“Our journey through grief – through the valley of the shadow of death – is slow, laborious footwork. We put one foot in front of the other, one step at a time. It is a process that cannot be sidestepped or hurried. The destination is God’s peace.”
I read this quote every morning when I’m making breakfast for the kids. It’s on a bulletin board above my desk, right next to a strip of photobooth pics of my brother and me. The pictures were taken at my wedding reception 6 years ago. Josh and I had been talking for a long time and I remember thinking that I should probably go and mingle with other guests (after all, I could talk to my brother any day)…but I didn’t want to leave because it felt like one of those special moments–one that I would always remember.
Some days I’m so mad. I admit it, I’m angry with God a lot. Almost 8 months after losing Josh, I still can’t figure out why it happened. Why him? Why then? He was a father, a husband, a son, a brother. Why take him? I’m desperate for answers…explanations…understanding.
Some days I’m just plain sad. Even the happiest times–birthdays, holidays, celebrations–have a tinge of sorrow that I fear is always going to be there. Then there are the ambushes. In a grief support group that my mom and I attended, that’s how they referred to the moments of sadness that you don’t see coming. Passing a guy at the gym who had Josh’s eyes…the ice breaker question at my mom’s group, “do you have a brother?”…or typing an email to my family and seeing his name pop up in the box as a suggestion. Those kinds of moments take my breath away and make my heart ache in a way that I didn’t used to know was possible.
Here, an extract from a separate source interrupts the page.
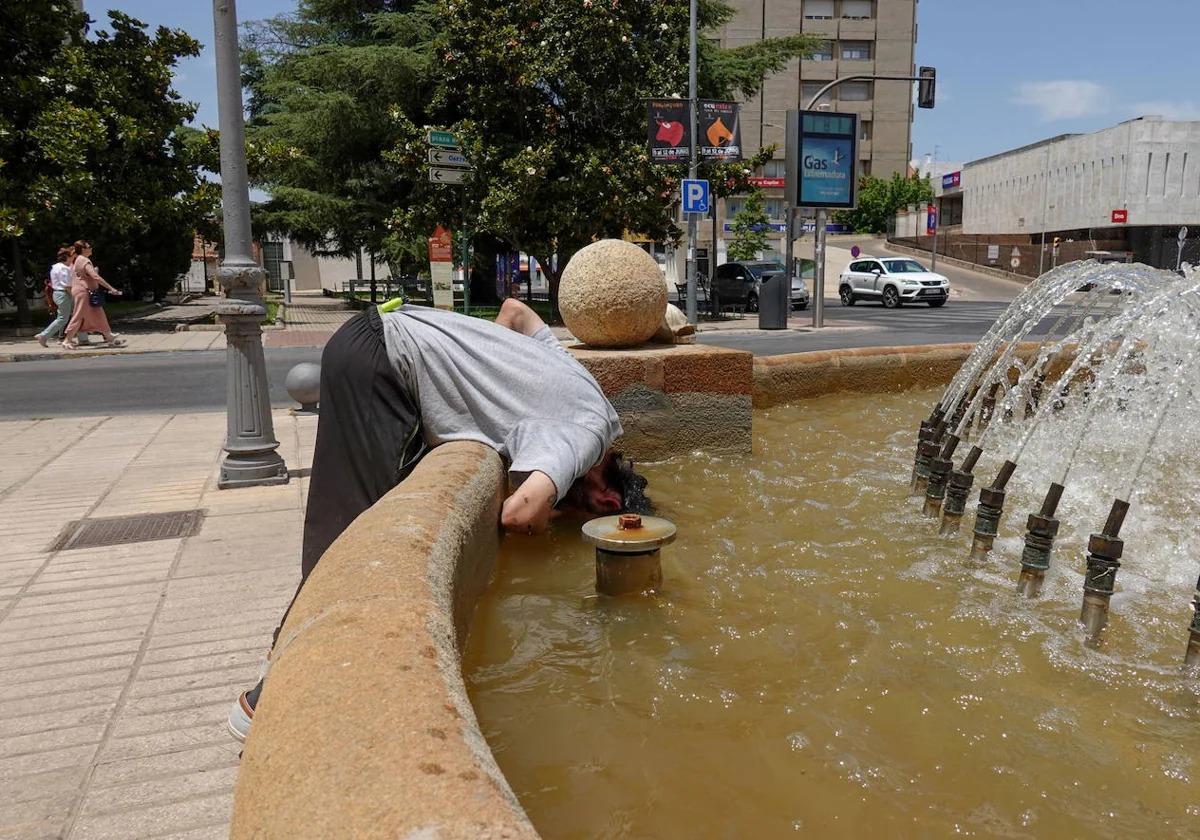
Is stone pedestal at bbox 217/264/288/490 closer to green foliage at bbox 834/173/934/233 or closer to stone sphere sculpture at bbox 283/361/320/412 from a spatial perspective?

But thankfully I don’t have to do this alone. I have to be reminded of it every single day, but once I stop and hand my sorrow and my fears over to God, He sees me through it and pulls me out of my dark place. He reminds me that this life is only temporary…and someday I’ll be with Him and my entire family for eternity. So until then, I’m going to seek joy in the life I’ve been given…and keep putting one foot in front of the other. That’s what Josh would want.